-- WHAT TO WORK ON --
1. Copy the passage of the workers' comp FAQ that opens with the words containing "Should workers' comp" and closes with "for my settlement?", and switch "settlement" to "payout" throughout.
2. According to the workers' comp FAQ, who hires the nurse case managers?

-- SOURCE EXTRACT --
[Start of section]

Should workers' comp pay for my future medical needs?
Insurance companies usually try to cut off all money and medical treatment when their doctor places you at maximum medical improvement (MMI). Acquiring the right kind of medical evidence can increase your chance of receiving extended medical treatment or having the cost of the future medical care added to your settlement.
What is a permanent partial impairment (PPI) rating and do I have to accept it for my settlement?
A PPI rating is the percentage of your body that has been permanently damaged. The insurance company gets to pick your doctors so it is common for them to give conservative (or “lower”) PPI ratings. It is very rare for us to recommend that a client settle for just the value of the initial PPI rating. We often challenge the rating in a variety of ways, and many times we seek to include other things (besides the PPI rating) into our settlement proposals.
Who is this nurse and why is she calling me and talking to my doctors?
The nurse case managers are hired by the insurance company. They are not actually providing any medical care to you. Their job is to save the insurance company money and they often try to influence the doctors on important issues like what medical care is needed and when you can return to work. There are a variety of legal strategies we can use to limit their involvement in your case.

[End of section]

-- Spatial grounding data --
[Start of section]

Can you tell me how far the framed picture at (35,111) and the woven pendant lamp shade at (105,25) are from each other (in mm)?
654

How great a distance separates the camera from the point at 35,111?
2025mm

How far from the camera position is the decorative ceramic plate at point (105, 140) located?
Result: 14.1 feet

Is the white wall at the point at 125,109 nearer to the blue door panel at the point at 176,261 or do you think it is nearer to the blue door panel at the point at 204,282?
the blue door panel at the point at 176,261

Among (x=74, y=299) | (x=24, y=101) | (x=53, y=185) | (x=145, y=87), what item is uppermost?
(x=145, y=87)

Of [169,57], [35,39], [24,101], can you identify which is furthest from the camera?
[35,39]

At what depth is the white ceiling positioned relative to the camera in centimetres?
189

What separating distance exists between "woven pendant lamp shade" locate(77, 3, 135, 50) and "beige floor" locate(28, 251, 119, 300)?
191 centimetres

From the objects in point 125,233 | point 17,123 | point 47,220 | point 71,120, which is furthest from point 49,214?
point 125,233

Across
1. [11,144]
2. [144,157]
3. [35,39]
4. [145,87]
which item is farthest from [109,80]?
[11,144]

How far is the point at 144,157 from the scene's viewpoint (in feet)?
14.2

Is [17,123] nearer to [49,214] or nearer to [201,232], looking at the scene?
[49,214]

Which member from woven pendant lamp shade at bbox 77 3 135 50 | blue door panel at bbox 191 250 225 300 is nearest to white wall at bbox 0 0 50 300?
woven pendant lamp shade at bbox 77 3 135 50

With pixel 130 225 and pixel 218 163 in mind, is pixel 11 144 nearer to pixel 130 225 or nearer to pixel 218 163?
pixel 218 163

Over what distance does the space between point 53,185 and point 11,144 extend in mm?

[End of section]
[Start of section]

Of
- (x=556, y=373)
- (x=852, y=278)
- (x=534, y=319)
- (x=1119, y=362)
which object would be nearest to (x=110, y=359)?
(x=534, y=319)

[End of section]

-- ANSWERS TO THIS EXERCISE --
1.
Should workers' comp pay for my future medical needs?
Insurance companies usually try to cut off all money and medical treatment when their doctor places you at maximum medical improvement (MMI). Acquiring the right kind of medical evidence can increase your chance of receiving extended medical treatment or having the cost of the future medical care added to your payout.
What is a permanent partial impairment (PPI) rating and do I have to accept it for my payout?

2. The insurance company.